START INFORMATION SUPPLIED
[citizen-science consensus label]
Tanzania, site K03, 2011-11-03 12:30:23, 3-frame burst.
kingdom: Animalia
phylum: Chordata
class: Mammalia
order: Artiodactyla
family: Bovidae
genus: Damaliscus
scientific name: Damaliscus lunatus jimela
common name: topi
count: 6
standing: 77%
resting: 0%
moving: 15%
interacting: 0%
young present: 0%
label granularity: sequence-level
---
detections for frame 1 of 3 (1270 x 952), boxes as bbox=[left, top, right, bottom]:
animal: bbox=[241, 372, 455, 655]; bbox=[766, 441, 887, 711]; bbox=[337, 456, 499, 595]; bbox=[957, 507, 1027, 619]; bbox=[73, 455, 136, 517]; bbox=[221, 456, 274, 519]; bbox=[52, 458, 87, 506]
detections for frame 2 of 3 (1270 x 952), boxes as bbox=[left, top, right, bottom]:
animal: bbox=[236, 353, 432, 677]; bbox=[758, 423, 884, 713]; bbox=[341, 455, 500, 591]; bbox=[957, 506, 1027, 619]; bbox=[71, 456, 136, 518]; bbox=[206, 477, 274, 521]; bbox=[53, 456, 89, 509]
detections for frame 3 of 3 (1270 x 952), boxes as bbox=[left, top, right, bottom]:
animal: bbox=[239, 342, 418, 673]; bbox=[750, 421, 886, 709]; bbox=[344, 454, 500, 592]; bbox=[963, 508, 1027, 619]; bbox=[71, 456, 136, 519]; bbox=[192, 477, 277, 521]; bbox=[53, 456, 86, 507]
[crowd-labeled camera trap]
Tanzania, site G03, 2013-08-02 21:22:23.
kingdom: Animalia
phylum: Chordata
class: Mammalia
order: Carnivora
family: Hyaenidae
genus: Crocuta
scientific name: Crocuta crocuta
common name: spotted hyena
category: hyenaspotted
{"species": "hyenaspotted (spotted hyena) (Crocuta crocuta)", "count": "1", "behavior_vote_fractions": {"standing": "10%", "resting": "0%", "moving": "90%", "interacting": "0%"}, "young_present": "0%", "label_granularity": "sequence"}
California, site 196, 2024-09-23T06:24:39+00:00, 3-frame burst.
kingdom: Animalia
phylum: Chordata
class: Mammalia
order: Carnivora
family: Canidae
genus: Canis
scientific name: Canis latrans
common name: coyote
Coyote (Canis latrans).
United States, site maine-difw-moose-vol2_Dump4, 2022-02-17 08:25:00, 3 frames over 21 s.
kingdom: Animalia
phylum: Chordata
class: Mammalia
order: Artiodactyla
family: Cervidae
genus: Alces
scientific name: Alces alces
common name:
END INFORMATION SUPPLIED
## ACTION ITEM
Using the listing above, show each line with the word "scientific" in it.

## FINISHED EXERCISE
scientific name: Damaliscus lunatus jimela
scientific name: Crocuta crocuta
scientific name: Canis latrans
scientific name: Alces alces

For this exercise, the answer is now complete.